Edna St. Vincent Millay, the early voice of 20th century feminism

April 2, 2022 | By Jim Stovall | Filed in: Women writers and journalists, writers, writing.

When she was 19 years old in 1912, Edna St. Vincent Millay had few prospects. She had just graduated from high school in Maine, but her family did not have enough money to send her to college.

Her sister, Norma, worked as a waitress at a local inn that summer, and Edna stayed with her a good deal. In the dining room one evening, Edna decided to play the piano and recite a poem that she had written.

The poem was titled “Renascence.” It was a 107 rhyming couplet poem that described her spiritual awakening. It had been published in a book, The Lyric Year, an anthology of poetry, and it had been widely acclaimed as the best poem in the book.

She was a very competent piano player, and one of her dreams—despite her innate shyness—was to go on stage as an actress. These talents came to the fore, and she played and recited for the dining room audience. A member of that audience happened to be Caroline Dow, the head of the YWCA national training school in New York. Dow recognized Edna’s talent and potential, and she offered to support her college career.

The next year Millay entered Vassar College as a 21-year-old freshman. It was the ticket that she needed to a life that became one of the most celebrated in all of 20th century American letters.

Millay found Vassar to be intellectually stimulating but socially restrictive, far too restrictive for the bohemian lifestyle that she had been developing since childhood.

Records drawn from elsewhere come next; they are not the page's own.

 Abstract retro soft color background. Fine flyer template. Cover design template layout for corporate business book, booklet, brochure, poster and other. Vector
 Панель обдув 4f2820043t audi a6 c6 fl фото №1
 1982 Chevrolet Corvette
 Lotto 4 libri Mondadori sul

She carried on numerous affairs while she was at Vassar both with her fellow students and also with men whom she met and was attracted to. Her repeated violation of the college’s rules almost prevented her from taking part in graduation ceremonies. It was only with the intervention of the president of the college that she was able to graduate. He wanted rid of her.

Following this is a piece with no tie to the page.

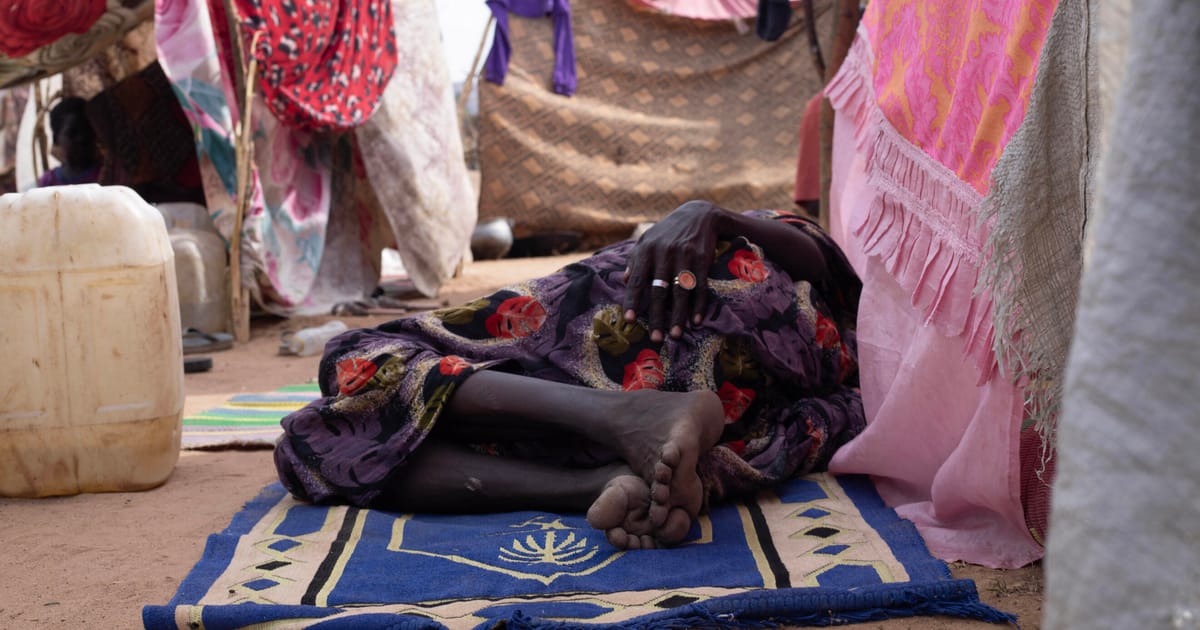 UK government under pressure from lawmakers to stop bloodshed in Sudan – POLITICO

All the while she wrote prolifically and was able to publish some of her poetry. After graduation, she moved to Greenwich Village in New York City and soon joined in the free-wheeling social life and leftist politics of the era. She attracted a coterie of lovers both male and female, and her poetry was published in important journals such as Vanity Fair.

In 1921 she left on a two-year stint to Europe where she wrote poetry and served as the foreign correspondent for Vanity Fair. Her poetry attracted a large and favorable audience, and in 1923 she became the first female to be awarded the Pulitzer Prize for poetry.

It was also in 1923 that she met the man she was finally willing to commit, in whatever way she could, a marriage pledge. His name was Eugen Boissevain. He was a rich Dutch merchant and newspaper publisher who had been married to the famous suffragist Inez Milholland until her death in 1916. Eugen loved Edna wholeheartedly and was accepting of her openness to relationships with other people.

Two years after their marriage, Boissevain and Millay bought a 600-acre blueberry farm they named Steepletop near Austerlitz, New York. They put substantial effort into fixing up the farm and building new buildings. Millay came to love gardening and considered this place to be a refuge from her ever-broadening public appeal.

In addition to writing for the theater and the operatic stage and to continuing her output of poetry, Millay became an accomplished and engaging public performer. Her concerts and readings drew large and enraptured audiences. The southern journalist Ralph McGill wrote after attending a performance in Nashville, “She wore the first shimmering gold-metal cloth dress I’d ever seen and she was, to me, one of the most fey and beautiful persons I’d ever met.”

Millay also involved herself in politics, becoming deeply identified with the unsuccessful movement to prevent the execution of anarchists Nicola Sacco and Bartolomeo Vanzetti in 1927. Along with many others, she was arrested during a protest march in Boston.

Public tastes evolved, however, and Millay’s poetry lost much of its following in the 1930s. Millay was involved in a serious automobile accident in 1936. The injuries she sustained combined with other physical ailments and increased consumption of alcohol, as well as the deadlines for her writing, slowly debilitated her physically and emotionally. Her husband died of a stroke in 1949, and she died a year later of a heart attack.

Despite the decline in her popularity late in her life, Millay is today recognized as a giant early voice of feminism and the “New Woman” of the American 20th century.